Default: commit direct to main. Do NOT create feature branches or open pull requests for routine work.

This repo is maintained by a single owner who reviews changes at commit time, not PR time. Going through feature-branch-and-PR for docs, fixes, and features adds rounds without adding review value. Branching/PR flows also surface a recurring local HEAD branch-slip bug that has cost time debugging git mechanics instead of shipping.

• Default workflow: git status → git add <paths> → git commit → git push origin main. No branches. No gh pr create.
• Always verify git branch --show-current before committing. The branch-slip bug can flip HEAD between tool calls. If you aren't on main, fix it before staging.
• Always run git status before committing. Include related dirty files in the same commit or flag them to the user. Never leave the tree messy after a push.
• NEVER force-push main. Force-pushing a feature branch to update a PR was fine under the old flow; force-pushing main is not. If you need to rewrite history, stop and ask.
• NEVER push --tags or run git tag without the user's explicit go-ahead. Releases are the one place where "user manually pushes" still applies — see .claude/skills/chronos-release/SKILL.md and the release discipline note in MEMORY.md.
• NEVER bypass hooks or signing. No --no-verify, no -c commit.gpgsign=false. If a hook fails, fix the underlying issue.
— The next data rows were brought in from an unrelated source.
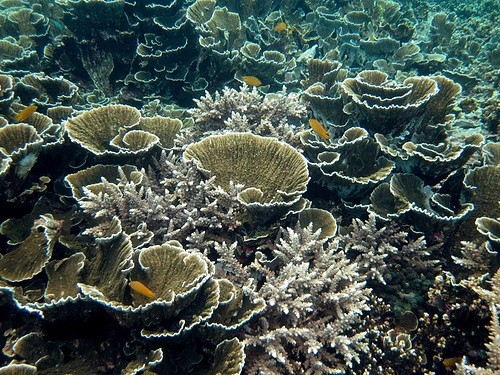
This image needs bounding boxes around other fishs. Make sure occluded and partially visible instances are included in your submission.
[243,76,262,86]
[442,356,462,368]
[274,22,286,31]
[14,106,38,122]
[308,118,330,139]
[128,281,156,298]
Use judgment, and ask if unsure:

• User explicitly asks for a PR — honor the request.
• External contributions from anyone other than the repo owner.
• Experimental / WIP work the user wants reviewable without it landing on main.
• Releases — the release flow still runs on main directly (see the release skill), but tag push requires explicit user confirmation. Tag naming is scoped by release scope: full-monorepo releases use v<VERSION>; SDK-only releases use sdk-<lang>-v<VERSION> (e.g. sdk-rust-v0.19.0) so per-SDK versions don't collide with Core/QS versions.

Any advice from prior sessions or auto-memory entries about "push to a feature branch first" or "open a PR before merging" no longer applies for routine work on this repo. The main-branch-first workflow is the authoritative default.